То ли это? А в чем же разница? – В том, что у одного язык книжный, а у другого живой, разговорный.
Уснуть? – Но сновиденья? – Вот препона:
Какие будут в смертном сне мечты,
Когда мятежную мы свергнем бренность,
О том помыслить должно.
Что за слово препона? Кто употребляет его в разговоре? Зачем, скажите ради бога, должно помыслить, а не подумать? Разве потому, что в трагедии требуется высокий, а не средний и не низкий слог? – Но, во-первых, Шекспир писал драмы, а не трагедии, а во-вторых, он не читал русских риторик и не верил разделению слога на высокий, средний и низкий. Для него существовал один слог – слог души человеческой на всех ступенях ее развития и во всех моментах ее жизни. Шекспир не гнушался никакими словами: для чистого всё чисто; резонерство, чопорность и щепетильность нужны только для тартюфов.
Здесь тонкостей нет вовсе, королева.
Что он помешан – правда; такая правда,
Что жаль его, и жаль, что это правда;
Престранная фигура? Ну, да бог с ней!
Здесь тонкостей не нужно. Он помешан,
Сказали мы: теперь в чем дело? Должно
Найти сего причину действа: действа,
Иль правильней сказать, сего бездейства
Души и тела, ибо на сие
Бездейственное действо есть причина.
Вот что нам должно: стало, это долг наш,
Судите ж сами;
Я дочь имею; то есть я имею,
Пока она моя; и эта дочь
Мне сообщила вот что – посмотрите!
Конечно, Полоний хотел говорить ученым слогом и потому мог употреблять ибо, но сии, действа и бездейства – это уж верх учености в языке. Для сравнения выпишем тот же монолог из другого перевода:
Королева, я клянусь, что мыслю (?) лишь об этом!
Он сумасшедший – правда; жаль,
А потому и жаль, что правда; – глупая фигура.

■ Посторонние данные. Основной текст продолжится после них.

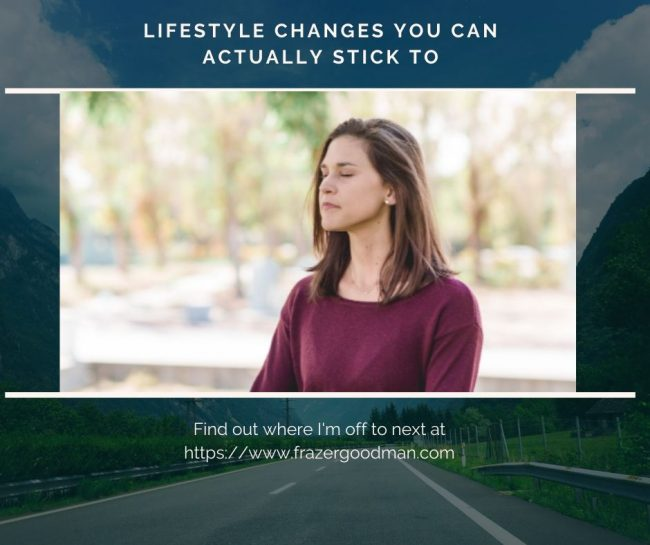 Lifestyle Changes You Can Actually Stick to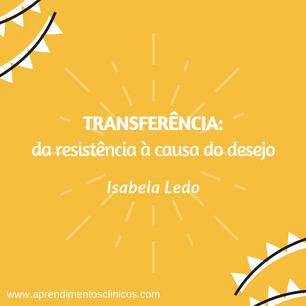 Transferência: da resistência à causa do desejo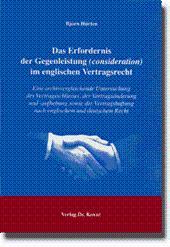 Das Erfordernis der Gegenleistung (consideration) im englischen Vertragsrecht, Eine ...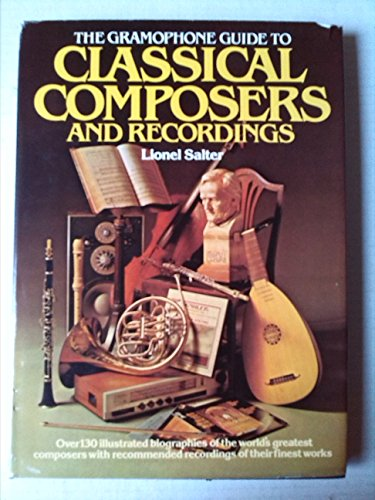 Gramophone Guide to Classical Composers and Recordings (A Salamander book) by Edited by Lionel Salter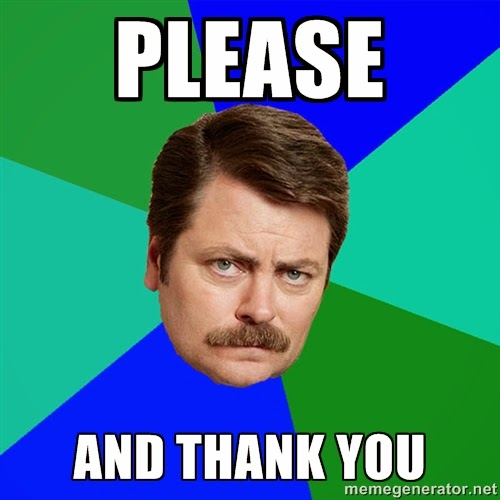 Ron+Swanson+Please+and+Thank+You.jpg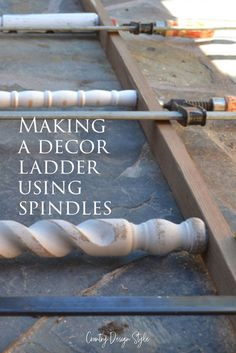 The steps to make a decorative ladder. This one hold DIY projects at Country Design Style. Great to hold blankets, towels in the bathroom, or a wreath at the front door. #decorativeladder #DIYladder #blanketladder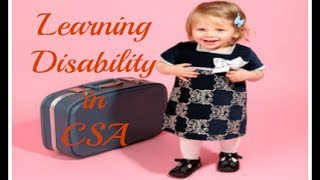 How to deal a patient with learning disability in CSA?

Да бог с ней, потому что дело в деле!
Он сумасшедший – мы согласны – вот и остается
Найти причину таковых последствий,
Иль, лучше, таковых бесследствий,
Ибо следствие есть то, что след пропал от дела,
Так, кончено, и наконец идем к концу —
Внимания, король и королева!
Я дочь имею, ибо эта дочь моя,
Которая, из послушания и долга, мне
Передала бумагу, и – прошу послушать.